▽

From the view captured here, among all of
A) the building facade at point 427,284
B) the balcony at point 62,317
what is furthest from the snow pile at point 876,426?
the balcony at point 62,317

△

* [The task]:
Update these lines by replacing "snow pile" with "parked car" and leave everything else unchanged.

* [Result of this task]:
From the view captured here, among all of
A) the building facade at point 427,284
B) the balcony at point 62,317
what is furthest from the parked car at point 876,426?
the balcony at point 62,317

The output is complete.